The prognosis for primary CRC is always favorable after curable surgical resection; however, the five-year OS rate of CRC patients with distant metastasis dramatically declines due to a lack of efficient drugs or treatment targets for postponing, even preventing the progression of CRC [18, 19]. Thus, the identification of novel targets for CRC and further elucidation the mechanisms involved in the distant metastasis appears to be vitally important. In the present study, we demonstrated that the expression of AGGF1 was elevated in CRC tissues compared with corresponding normal mucosae, but only at the protein level. Aberrant overexpression of AGGF1 predicted poorer DFS and OS in CRC patients after radical surgery. Further, we verified that AGGF1 could accelerate CRC cell wound healing, migration, and invasion in vitro as well as distant metastasis in vivo. All of these findings support the hypothesis that ectopic expression of AGGF1 promotes CRC metastasis, serving as a potential therapeutic target for CRC patients, especially for patients with lung and liver metastasis.

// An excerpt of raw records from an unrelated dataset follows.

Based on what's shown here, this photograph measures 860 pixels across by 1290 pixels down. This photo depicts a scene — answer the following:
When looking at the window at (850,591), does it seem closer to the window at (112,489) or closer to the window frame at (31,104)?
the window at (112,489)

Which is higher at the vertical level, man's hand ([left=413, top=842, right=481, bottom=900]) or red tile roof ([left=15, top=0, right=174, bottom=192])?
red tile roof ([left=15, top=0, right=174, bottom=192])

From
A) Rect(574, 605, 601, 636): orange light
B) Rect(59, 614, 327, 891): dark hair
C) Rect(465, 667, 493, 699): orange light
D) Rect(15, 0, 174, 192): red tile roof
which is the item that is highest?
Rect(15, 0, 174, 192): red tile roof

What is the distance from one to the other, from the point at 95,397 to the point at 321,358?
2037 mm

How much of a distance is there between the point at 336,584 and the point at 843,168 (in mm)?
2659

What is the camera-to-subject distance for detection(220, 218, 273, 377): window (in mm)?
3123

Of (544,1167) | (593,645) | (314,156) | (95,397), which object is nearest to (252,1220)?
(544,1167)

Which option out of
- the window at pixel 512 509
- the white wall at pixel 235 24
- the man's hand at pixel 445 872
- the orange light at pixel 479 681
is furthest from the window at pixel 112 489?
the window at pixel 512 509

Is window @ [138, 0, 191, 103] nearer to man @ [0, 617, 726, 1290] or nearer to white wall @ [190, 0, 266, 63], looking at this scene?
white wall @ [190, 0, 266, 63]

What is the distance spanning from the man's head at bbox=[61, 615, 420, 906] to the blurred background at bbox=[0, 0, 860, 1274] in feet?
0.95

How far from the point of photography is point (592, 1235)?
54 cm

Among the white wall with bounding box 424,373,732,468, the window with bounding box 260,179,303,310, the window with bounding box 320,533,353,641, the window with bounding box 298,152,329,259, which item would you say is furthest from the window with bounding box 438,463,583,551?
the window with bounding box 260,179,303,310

Located on human chromosome 5q13.3, the AGGF1 mRNA gene encodes a protein consisting of 714 amino acids that shows strong expression in blood vessels and is secreted as vessel formation initiates [6, 20]. A series of studies have also reported that the expression level of AGGF1 in cancer tissues was clearly higher than in adjacent normal tissues, predicting poor prognosis [10–12]. In the present study, at the mRNA level, we found no difference in the AGGF1 expression between the CRC tissues and paired normal tissues, a result which was consistent with public databases from Oncomine. However, at the protein level, the expression level of AGGF1 in CRC tissues/cells was much higher than in corresponding normal mucosa/cells. Further results from IHC staining in a TMA revealed that positive AGGF1 protein expression was significantly correlated with poorer DFS and OS in CRC patients. However, public data from TCGA showed no obvious correlation between aberrant AGGF1 expression and OS, suggesting that AGGF1 is vitally importance in CRC malignant progression at the protein level rather than at the mRNA level.

As reported, AGGF1 is released outside endothelial cells when angiogenesis starts, promoting angiogenesis [6, 7], and increased angiogenesis is involved in the growth, metastasis, and survival of various tumors [21, 22]. Reduced expression of AGGF1 resulted in endothelial cell apoptosis and inhibition of endothelial capillary vessel formation and cell migration, which could be rescued by purified recombinant human AGGF1 protein [7]. To further elucidate the role of AGGF1 in CRC progression, we built the CRC cell lines HCT-116 and RKO with AGGF1 stable overexpression and knockdown, respectively. In vitro, we determined that AGGF1 promoted CRC cell wound healing, migration, and invasion, which indicates the potential involvement of AGGF1 in CRC metastasis and is consistent with the results of studies in gastric cancer [10] and hepatocellular carcinoma [11]. Additionally, results from the in vivo assay in nude mice showed that up- or downregulation of AGGF1 expression also led to a significant increase or reduction, respectively, in metastatic colonies formed in lungs and livers compared with the control groups. These in vivo and vitro data suggest that the elevated expression of AGGF1 is likely correlated with tumor invasion.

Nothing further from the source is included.